SLOW COOKER TREACLE SPONGE



Slow Cooker Treacle Sponge image

This traditional Slow Cooker Treacle Sponge dessert recipe is light, fluffy and to die for. A real family favourite in my house and with good reason. Gorgeously syrupy and just begging to be drowned in custard or cream, get it on your table.

Provided by Apply To Face Blog

Categories     pudding

Time 3h15m

Number Of Ingredients 7

150 grams self raising flour
150 grams unsalted butter
150 grams sugar
3 large eggs
3 tbsps milk
200 grams golden syrup
½ medium lemon juice

Steps:

  • Grease a 1.2 litre/2 pint pudding basin with butter. I use the plastic lidded bowls that are made for steamed puddings as I struggle/cannot be bothered with all the pleating and tying of string that is required for the ceramic bowls.
  • Beat the 150 grams butter and 150 grams sugar together until pale and thickened a little. This takes a couple of minutes.

RECORDS SHOWN:
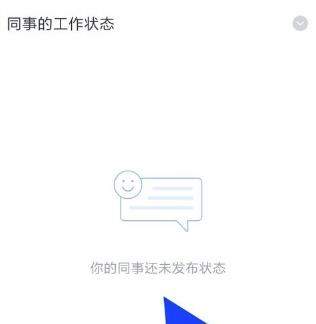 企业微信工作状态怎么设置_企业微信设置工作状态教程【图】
* * *
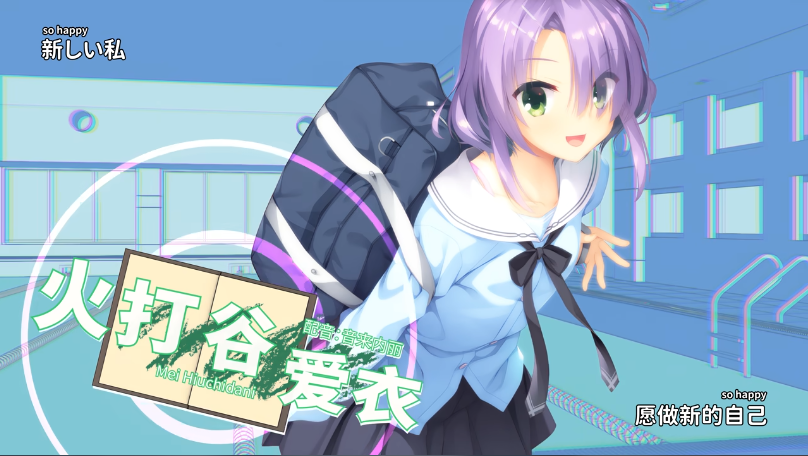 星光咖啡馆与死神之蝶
* * *
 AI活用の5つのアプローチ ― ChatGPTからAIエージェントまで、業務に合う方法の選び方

PROBLEMS AND TASKS:
1. How much golden syrup does the treacle sponge recipe call for?
2. Write the next steps of the treacle sponge recipe, picking up after its last step.
The items play no part in this.

RESULTS OF THE TASKS:
1. 200 grams.

2.
  • Whisk or beat in half the 3 beaten eggs followed by half the 150 grams (75 grams) flour for a couple of minutes. Add the remaining eggs and flour all at once as well as the milk. Whisk or beat again for another minute.
  • The batter should be a soft dropping consistency. Add a splash more milk if it's not.
  • Pour 200 grams of syrup into a microwaveable bowl and add the lemon juice. Heat for 20 seconds in the microwave and stir the two together.
  • Pour the syrup mixture into your pudding bowl.
  • Carefully spoon the sponge mixture on top of the golden syrup so that it stays on top of the syrup.
  • Smooth over and place the lid or your coverings over the top.
  • Put a flat wedge of silver foil in the slow cooker to sit your pudding bowl on (this prevents the bottom of the pudding burning).
  • Place the pudding bowl carefully in the slow cooker and pour just boiled water into the slow cooker bowl so that it comes ¾ of the way up the pudding bowl.
  • Place the lid on and cook for 3 hours on High or 2 hrs 30 minutes in a steamer or saucepan.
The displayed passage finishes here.